Review of Paycheck

Paycheck (2003)
6/10
Harmless, fast-paced fun
13 November 2015
Warning: Spoilers
This film is as under-rated as "Minority Report" is over-rated. Both are passable Dick adaptations, but without the flair of the master for mental paradox.

People seem to love to hate Ben Affleck, and this may be part of the reason this film has been dinged so much. Like "Minority Report," it suffers from gaping plot holes that come with not-so-carefully crafted premonition/time travel stories. Not Dick's fault: the directors (Woo and Spielberg) should not have toyed with the stories 'to enhance drama.'

Here the problem is as follows: Affleck has taken on a top secret job, with the understanding his memory will be wiped afterward. The job is to create a machine that can inspect the future, and it tells him his boss is going to kill him. So he watches himself and every time he gets caught, figures out an item that will get him out of the pinch. He then sends himself the items in an envelope in lieu of his paycheck, to get his attention after the memory wipe, and from there on his cat-and-mouse game with his boss ensues. The problem here is chaotic dynamics: every time he figures his next escape and adds another item, that item will newly show up in the envelope, changing in ever less subtle ways what actually happens, so the situation for the item will never arise.

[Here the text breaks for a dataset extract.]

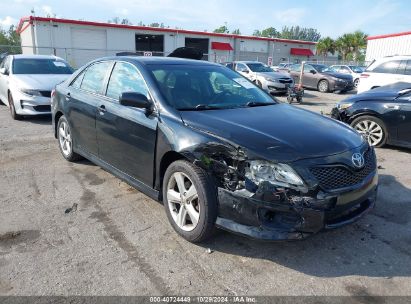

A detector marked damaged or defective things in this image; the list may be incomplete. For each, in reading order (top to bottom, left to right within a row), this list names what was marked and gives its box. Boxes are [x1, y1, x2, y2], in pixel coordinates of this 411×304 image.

damaged black sedan [52, 56, 380, 242]
broken headlight [246, 162, 308, 190]
crumpled front bumper [216, 171, 380, 240]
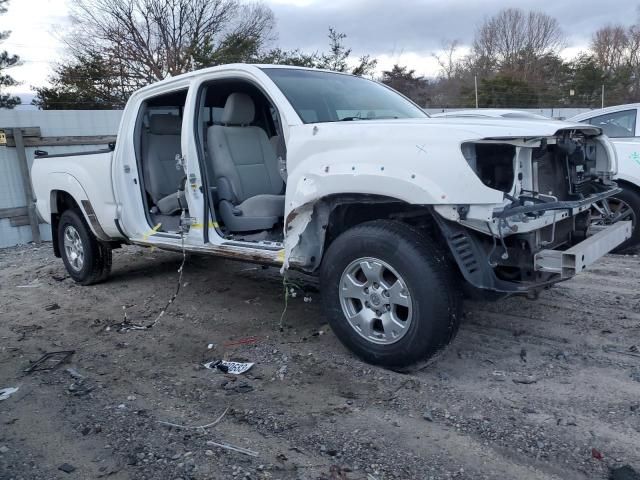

If you forgive the film that basic flaw, it's jolly good action and fun. Uma Thurman does not interfere too much and the two never get gooey-schmooey, which really does not work in a B-action movie anyway. I loved that bathroom mirror message thing.

It is very rare that time travel or premonition movies get pulled off right. The only recent example is the Spierig brother's "Predestination," and only because they stuck exactly with Heinlein's story. Go see "Paycheck" when you feel like a harmless evening with a brew and some friends, and "Predestination" if you want to see a film where you really have to think through the plot carefully to realize that every time you think something's wrong, you were not thinking clearly enough.

I rate this the same as "Minority Report" because it has no more flaws to its logic, yet lacks the pretense of Spielberg's opus at something higher.